■ **Exercise details**
Reproduce word for word the lines starting with the one that contains "Sort these objects" and going on through the one that contains "- child's arm", including both of those lines.

§

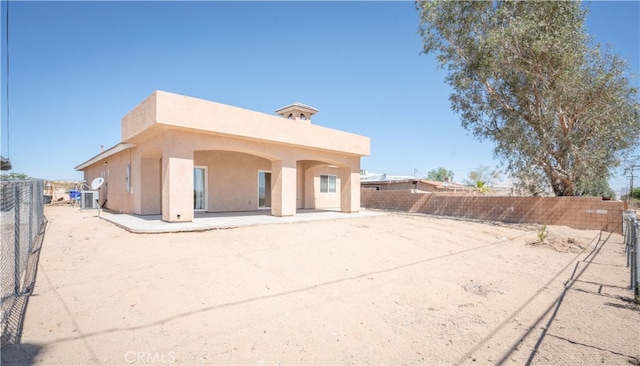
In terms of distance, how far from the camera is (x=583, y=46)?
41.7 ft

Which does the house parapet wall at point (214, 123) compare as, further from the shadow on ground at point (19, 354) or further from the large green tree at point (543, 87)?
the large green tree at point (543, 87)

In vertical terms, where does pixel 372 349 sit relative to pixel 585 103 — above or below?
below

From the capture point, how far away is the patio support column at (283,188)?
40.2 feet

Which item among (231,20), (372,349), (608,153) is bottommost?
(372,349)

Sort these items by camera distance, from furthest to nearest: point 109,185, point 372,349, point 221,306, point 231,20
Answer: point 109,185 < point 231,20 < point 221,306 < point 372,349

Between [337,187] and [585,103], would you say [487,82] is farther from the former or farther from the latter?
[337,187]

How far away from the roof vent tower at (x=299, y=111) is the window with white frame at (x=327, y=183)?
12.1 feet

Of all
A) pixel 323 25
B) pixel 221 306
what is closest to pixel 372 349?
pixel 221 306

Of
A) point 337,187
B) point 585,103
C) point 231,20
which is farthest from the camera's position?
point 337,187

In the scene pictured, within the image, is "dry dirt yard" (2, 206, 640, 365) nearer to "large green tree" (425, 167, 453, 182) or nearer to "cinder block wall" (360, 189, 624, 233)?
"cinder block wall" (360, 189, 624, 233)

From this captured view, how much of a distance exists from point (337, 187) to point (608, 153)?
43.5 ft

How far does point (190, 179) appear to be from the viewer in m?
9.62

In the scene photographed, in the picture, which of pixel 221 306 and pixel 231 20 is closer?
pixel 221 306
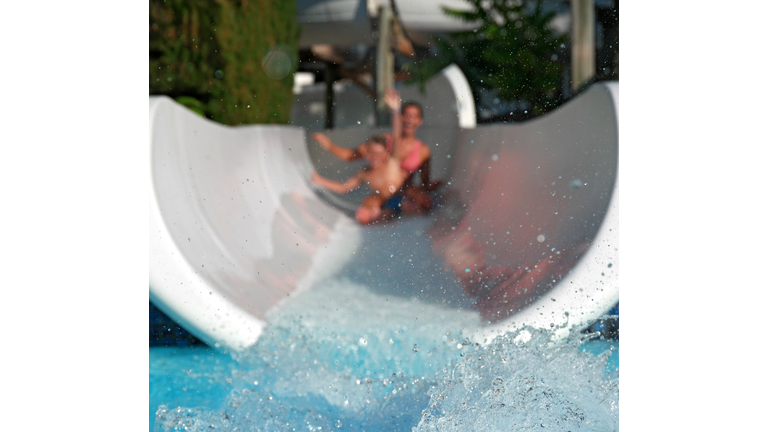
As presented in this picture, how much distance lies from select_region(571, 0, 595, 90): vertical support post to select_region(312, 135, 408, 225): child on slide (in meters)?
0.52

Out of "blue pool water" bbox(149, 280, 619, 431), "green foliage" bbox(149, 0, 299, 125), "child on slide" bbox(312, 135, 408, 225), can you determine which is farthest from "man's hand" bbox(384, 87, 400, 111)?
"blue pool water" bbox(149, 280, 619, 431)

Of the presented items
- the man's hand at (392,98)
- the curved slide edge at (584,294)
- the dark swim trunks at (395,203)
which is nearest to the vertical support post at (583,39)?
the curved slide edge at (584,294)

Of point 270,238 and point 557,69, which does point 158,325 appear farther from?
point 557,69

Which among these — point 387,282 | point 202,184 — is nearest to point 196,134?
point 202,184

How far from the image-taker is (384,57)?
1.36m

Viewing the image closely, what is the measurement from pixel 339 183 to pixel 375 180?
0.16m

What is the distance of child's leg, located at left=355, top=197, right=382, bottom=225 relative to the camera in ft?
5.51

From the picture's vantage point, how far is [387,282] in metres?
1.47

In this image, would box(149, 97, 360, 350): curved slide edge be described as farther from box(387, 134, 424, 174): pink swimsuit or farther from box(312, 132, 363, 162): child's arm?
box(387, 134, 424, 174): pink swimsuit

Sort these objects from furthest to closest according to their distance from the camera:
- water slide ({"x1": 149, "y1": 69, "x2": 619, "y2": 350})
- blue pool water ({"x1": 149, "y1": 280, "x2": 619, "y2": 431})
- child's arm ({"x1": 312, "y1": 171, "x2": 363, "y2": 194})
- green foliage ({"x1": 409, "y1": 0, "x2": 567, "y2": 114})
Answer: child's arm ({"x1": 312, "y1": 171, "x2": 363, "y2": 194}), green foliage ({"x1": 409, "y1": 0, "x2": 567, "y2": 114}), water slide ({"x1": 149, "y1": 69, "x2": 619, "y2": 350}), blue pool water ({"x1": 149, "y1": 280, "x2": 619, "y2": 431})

§

■ **Exercise solution**
Sort these objects from furthest to closest according to their distance from the camera:
- water slide ({"x1": 149, "y1": 69, "x2": 619, "y2": 350})
- blue pool water ({"x1": 149, "y1": 280, "x2": 619, "y2": 431})
- child's arm ({"x1": 312, "y1": 171, "x2": 363, "y2": 194})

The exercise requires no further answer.